That sounds interesting! What changes to you have in mind for 
"cat-file --batch"? We are thinking about performance improvements
in that area, too. I would be happy to help reviewing your patches!

Thanks a lot for your RFC feedback,
Lars

^ permalink raw reply	[flat|nested] 16+ messages in thread

* Re: RFC: Enable delayed responses to Git clean/smudge filter requests
  2016-11-15 14:29   ` Lars Schneider
@ 2016-11-15 18:03     ` Junio C Hamano
  2016-11-16  9:53       ` Lars Schneider
  2016-11-24 15:45       ` Lars Schneider
  2016-11-15 18:27     ` Eric Wong
  1 sibling, 2 replies; 16+ messages in thread
From: Junio C Hamano @ 2016-11-15 18:03 UTC (permalink / raw)
  To: Lars Schneider; +Cc: Eric Wong, git

Lars Schneider <larsxschneider@gmail.com> writes:

>> The filter itself would need to be aware of parallelism
>> if it lives for multiple objects, right?
>
> Correct.
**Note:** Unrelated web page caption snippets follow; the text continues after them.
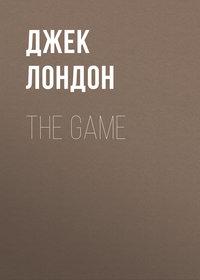 Джек Лондон - The Game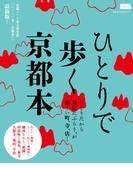 ひとりで歩く京都本 2018 ひとりだから気軽にぶらり、が楽しい町、寺、店… (LMAGA MOOK)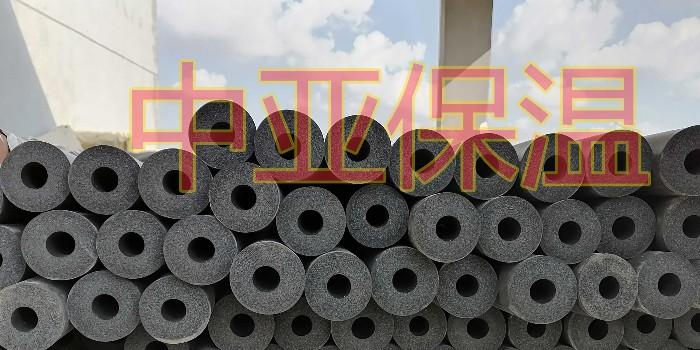 橡塑发泡保温管厂家排名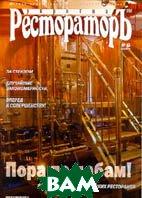 Журнал `РестораторЪ` №6/2004   купить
This way Git doesn't need to deal with threading...

I think you need to be careful about three things (at least; there
may be more):

 * Codepaths that check out multiple cache entries do rely on the
   order of checkout.  We checkout removals first to make room so
   that creation of a path X can succeed if an existing path X/Y
   that used to want to see X as a directory can succeed (see the
   use of checkout_entry() by "git checkout", which does have two
   separate loops to explicitly guarantee this), for example.  I
   think "remove all and then create" you do not specifically have
   to worry about with the proposed change, but you may need to
   inspect and verify there aren't other kind of order dependency.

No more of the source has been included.